(Beginning of Given information)

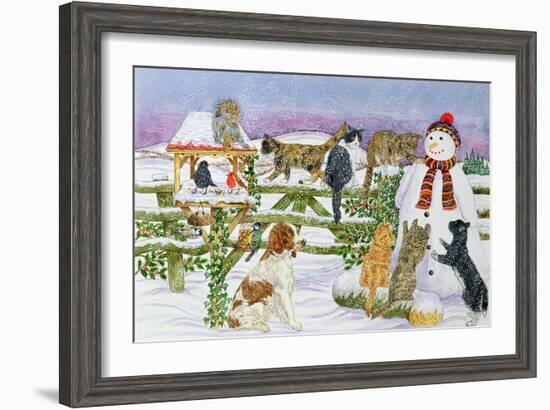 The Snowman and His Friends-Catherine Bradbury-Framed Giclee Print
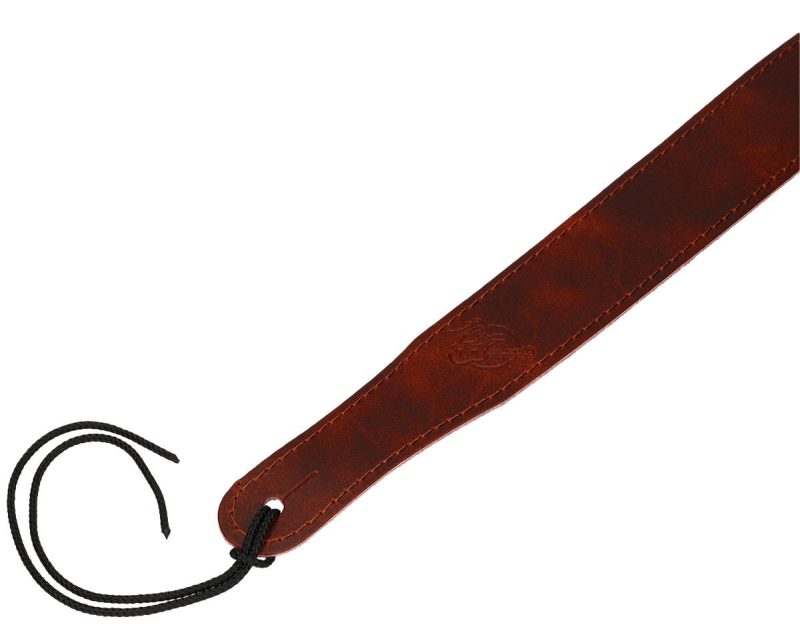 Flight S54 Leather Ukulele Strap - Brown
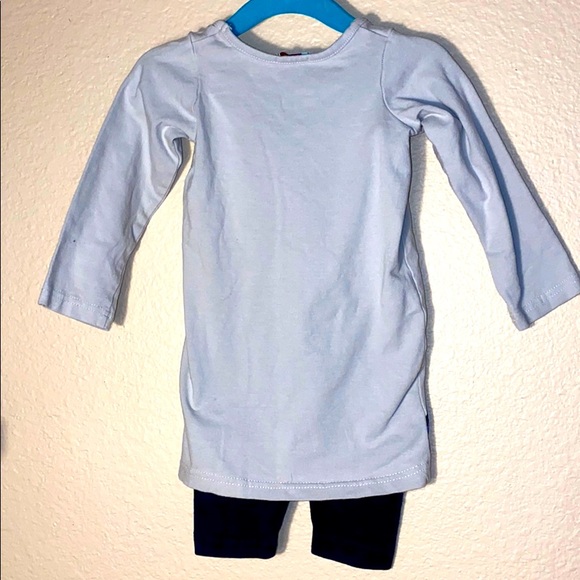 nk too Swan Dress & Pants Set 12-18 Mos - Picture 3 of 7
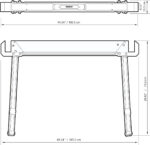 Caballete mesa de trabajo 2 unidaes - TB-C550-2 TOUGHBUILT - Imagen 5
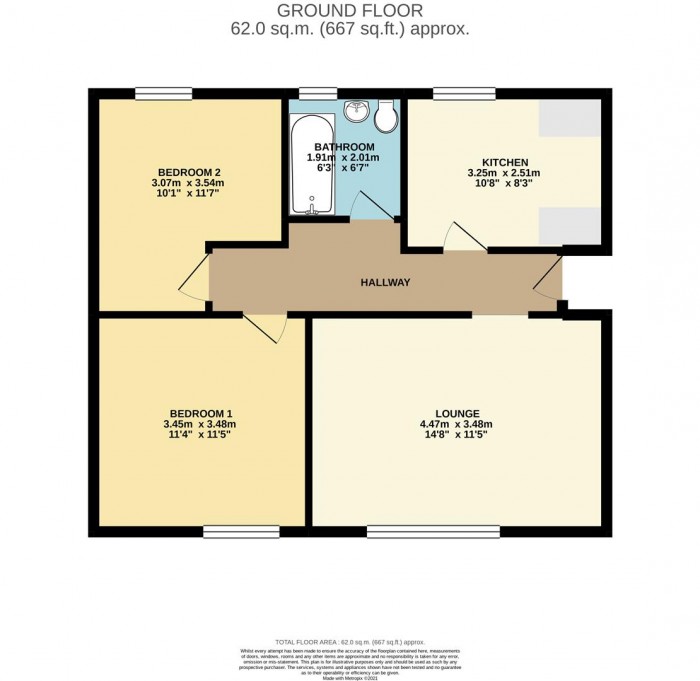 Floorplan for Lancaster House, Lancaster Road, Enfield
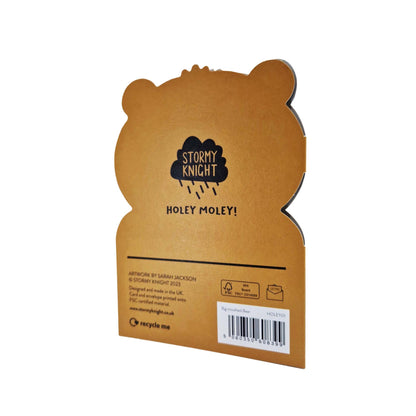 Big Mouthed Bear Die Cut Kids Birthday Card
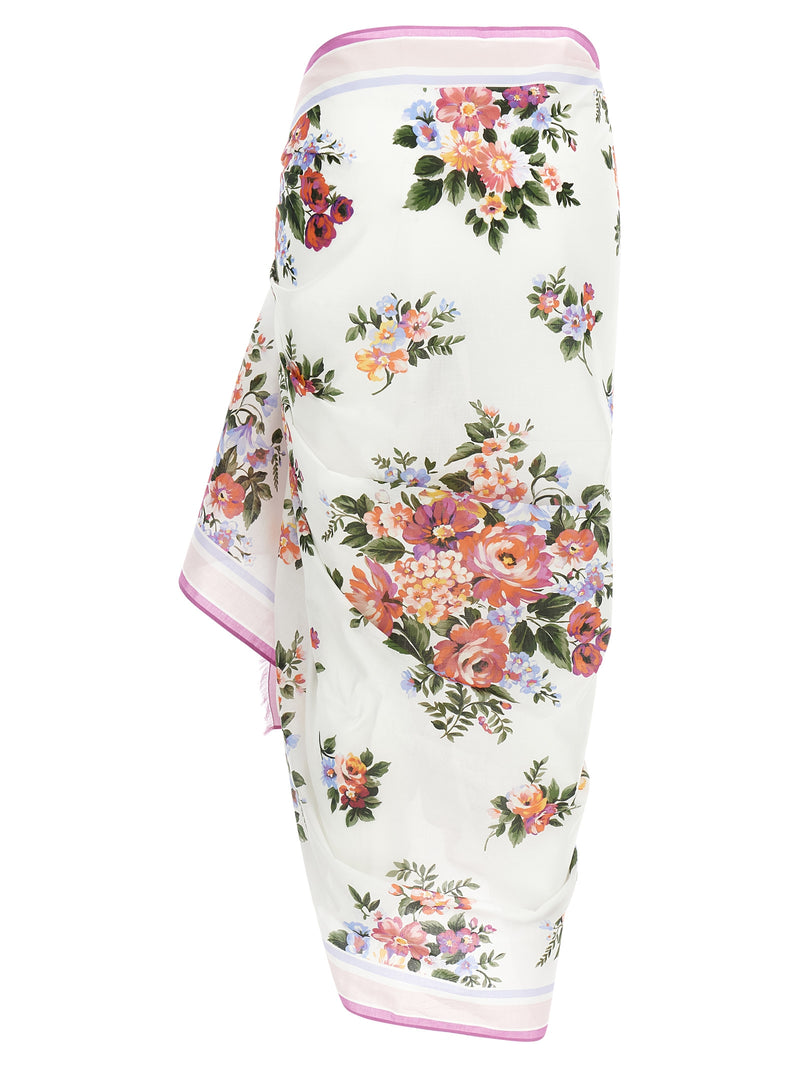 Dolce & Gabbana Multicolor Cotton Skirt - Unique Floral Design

(End of Given information)

__Instructions for the task__: Copy out every line above word for word, leaving out the pictures.

__Result of this task__:
 The Snowman and His Friends-Catherine Bradbury-Framed Giclee Print
 Flight S54 Leather Ukulele Strap - Brown
 nk too Swan Dress & Pants Set 12-18 Mos - Picture 3 of 7
 Caballete mesa de trabajo 2 unidaes - TB-C550-2 TOUGHBUILT - Imagen 5
 Floorplan for Lancaster House, Lancaster Road, Enfield
 Big Mouthed Bear Die Cut Kids Birthday Card
 Dolce & Gabbana Multicolor Cotton Skirt - Unique Floral Design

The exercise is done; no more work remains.